= Battaglia (music) =

A battaglia is a form of Renaissance and Baroque programme music imitating a battle. The Renaissance form is typically in the form of a madrigal for four or more voices where cannons, fanfares, cries, drum rolls, and other noises of a battle are imitated by voices.
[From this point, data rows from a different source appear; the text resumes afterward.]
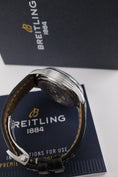 Charger l'image dans la visionneuse de galerie, Chronographe Breitling Premier B01 AB0118221G1P1 - Vue détaillée 6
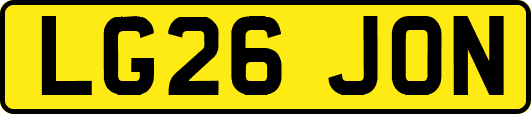 LG26JON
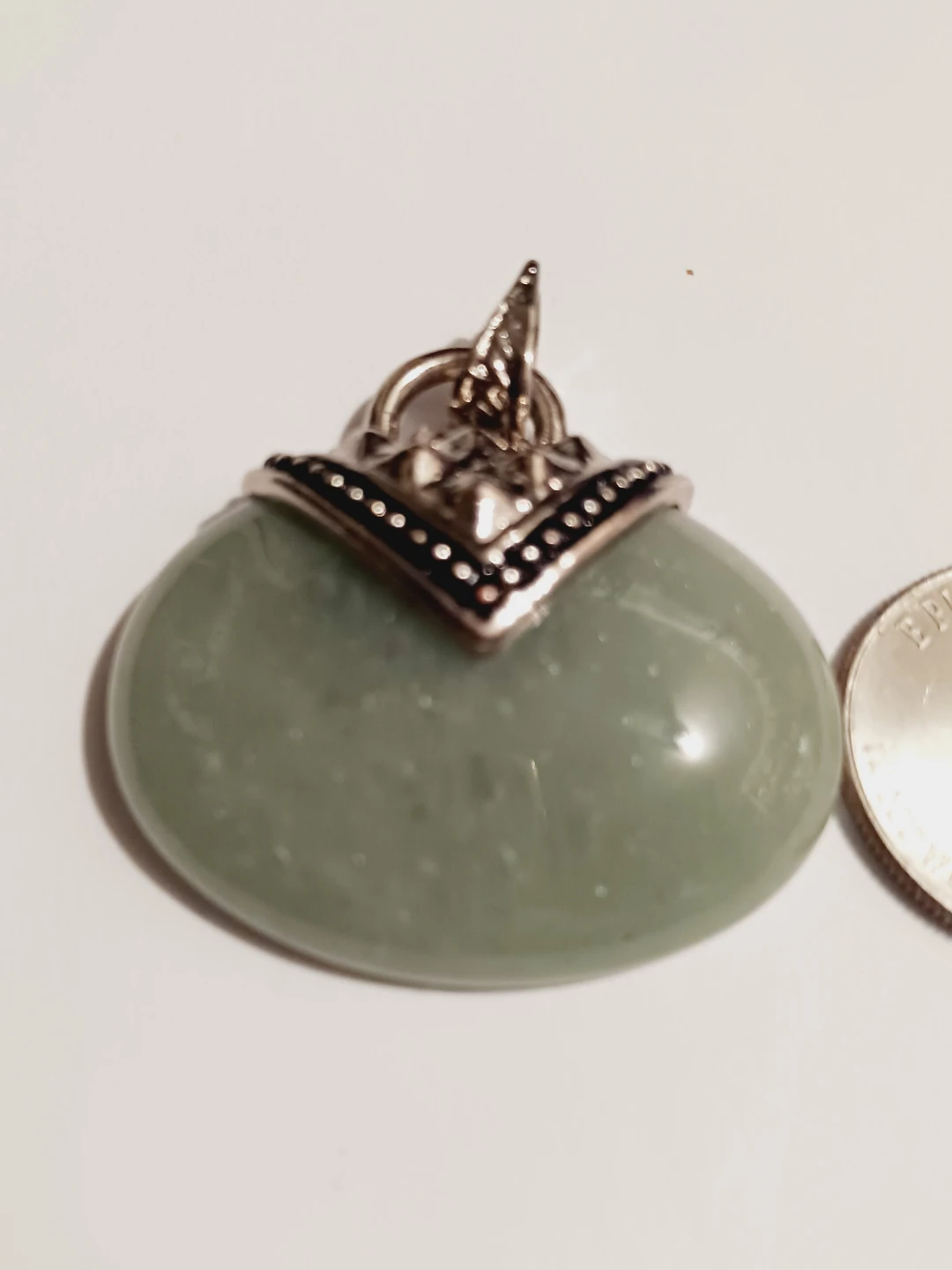 Beautiful Jade Pendant
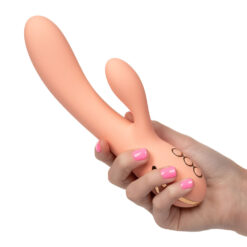 Monterey Magic Vibrator with Clit Stim SE 4350 60 3x3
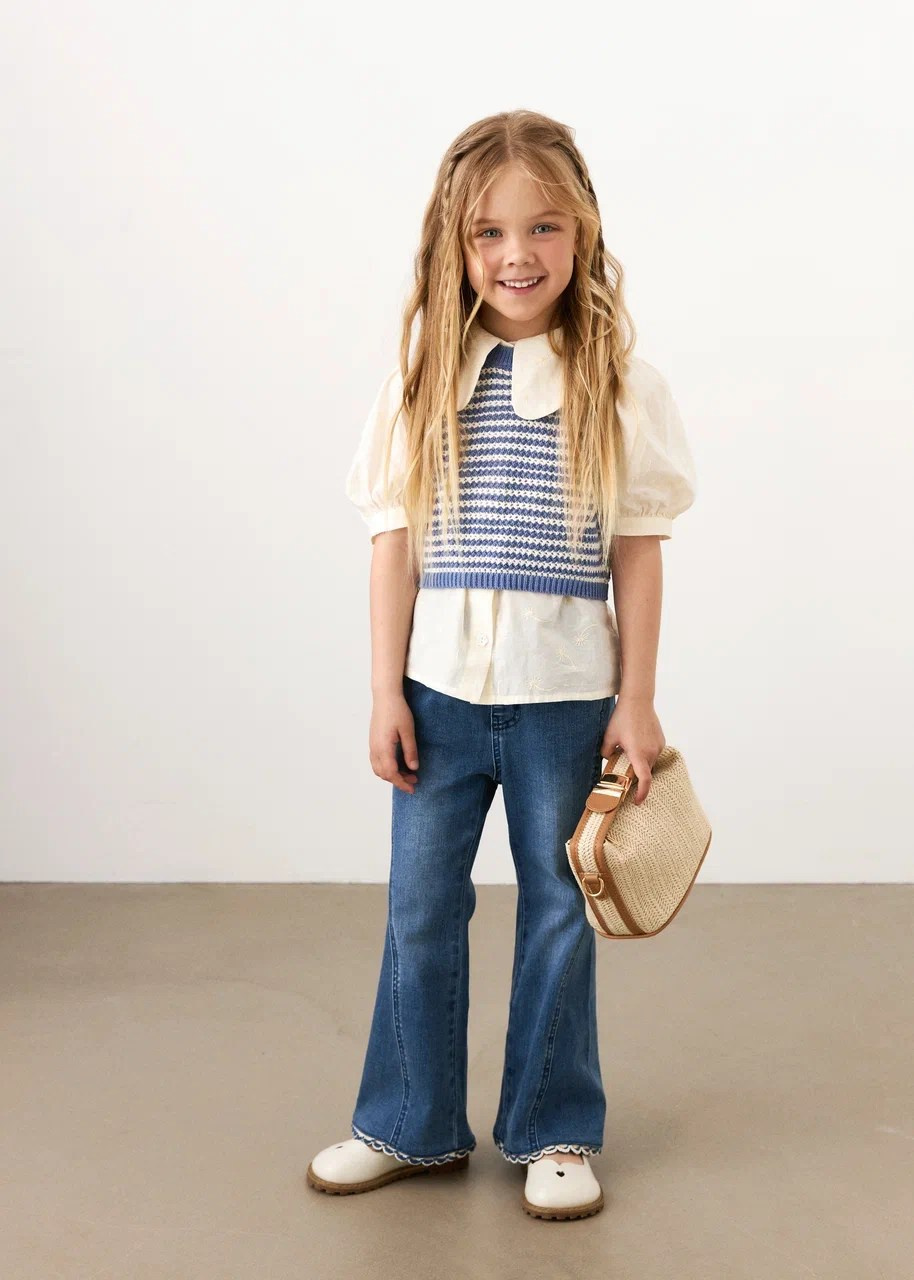 Наумкина Варвара 5 ЛЕТ 118 СМ. Детское модельное агентство Musthave agency. База профессиональных моделей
The Baroque form is more often an instrumental depiction of a battle.

==Vocal battaglia works==
- Janequin La Guerre or 'La Bataille' - chanson written to commemorate the Battle of Marignano in 1515, first printed in 1529,
- Matthias Werrecore La Battaglia Taliana or Die Schlacht vor Pavia 1544, for 4 voices - after the Battle of Pavia 1525.
- Orazio Vecchi Battaglia d'Amor e Dispetto - an extended madrigal dialogue - allegorical and not related to any battle. But closer to the original battaglia genre than Monteverdi's amor versus guerra, contrasts in that composer's 8th Book of Madrigals.
- Mateo Flecha La Guerra - an ensalada (music) in Spanish
- Claudio Monteverdi Il combattimento di Tancredi e Clorinda (1624)

==Instrumental battaglia works==
- Andrea Gabrieli Battaglia à 8 per strumenti da fiato
- William Byrd "The Battell", for keyboard
- Annibale Padovano Battaglia à 8 per strumenti da fiato
- Heinrich Biber: Battalia à 10 for solo violin, strings, and continuo

==Later battle music not called battaglia==
- Franz Christoph Neubauer: Sinfonie 'La Bataille' - Battle of Focșani 1789
- Beethoven: Wellington's Victory - requiring muskets and cannons. To be contrasted with Haydn's tribute Battle of the Nile which does not sonically attempt to depict the battle.
- Tchaikovsky: 1812 Ouverture
- Prokofiev: Battle on the ice from Alexander Nevsky - Battle of Lake Peipus, 1242
- Shostakovich: first movement of Leningrad Symphony, despite Shostakovich's disclaimers,
- Kurpiński: The Battle of Mozhaisk, also known as Grand Symphony Imagining a Battle.